Herewith something more has been added to what we have already come to know of the mission of the ancient Hebrew people. All these things will lead step by step to a better understanding of Christ. We have seen how the mission of the Hebrews takes shape with most wonderful inner coherence. We have seen how there were present in Abraham faculties which developed in the Hebrew people through successive generations. This required that many elements should be discarded and that the suitable elements should develop further in the blood, through propagation. That for which this people from Abraham onwards were specially gifted and chosen was concentrated in one single being, in Jesus.

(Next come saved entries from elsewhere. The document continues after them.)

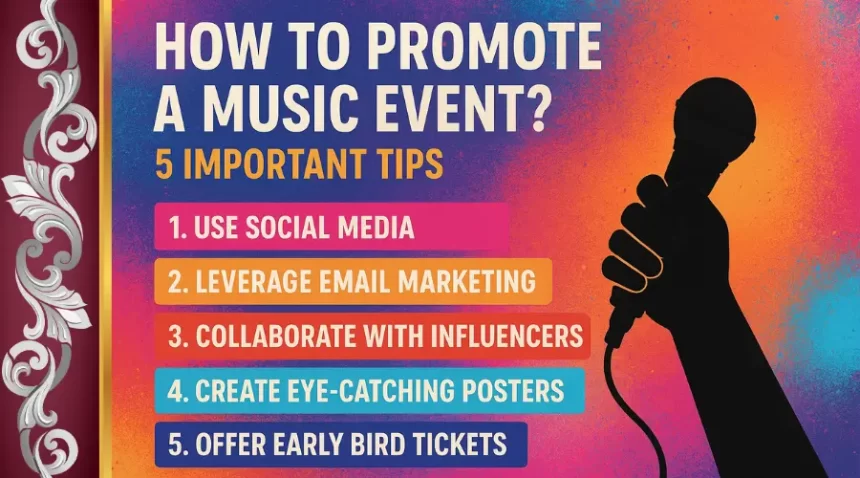 HOW TO PROMOTE A MUSIC EVENT?

5 IMPORTANT TIPS

1. USE SOCIAL MEDIA

2. LEVERAGE EMAIL MARKETING

3. COLLABORATE WITH INFLUENCERS

4. CREATE EYE-CATCHING POSTERS

5. OFFER EARLY BIRD TICKETS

The Jews had to be maintained in their mission by a teaching; but that teaching had to come from without, and, in point of fact, from what they themselves had once cast out. The elements derived from Ishmael might not remain in the blood, but must be present purely in the domain of knowledge. This the Hebrew people received back again in the giving of the Law by Moses on Sinai. This Law had fulfilled its purpose at the point of time when what had come from the “stone” was no longer needed, but when men possessed what was to be bestowed upon mankind from the universe. Thus slowly and gradually preparation was made for the time when out of the stones, the sons of God — that is, the race of Man — could arise, when, behind all ‘stones’, behind all the earth, the spiritual world should be made manifest.
These are but fragmentary contributions toward an understanding of the mission of the Hebrew people. Only when we fully understand this mission can we begin to comprehend the majestic figure of Christ-Jesus as presented to us in the Gospel of St. Matthew.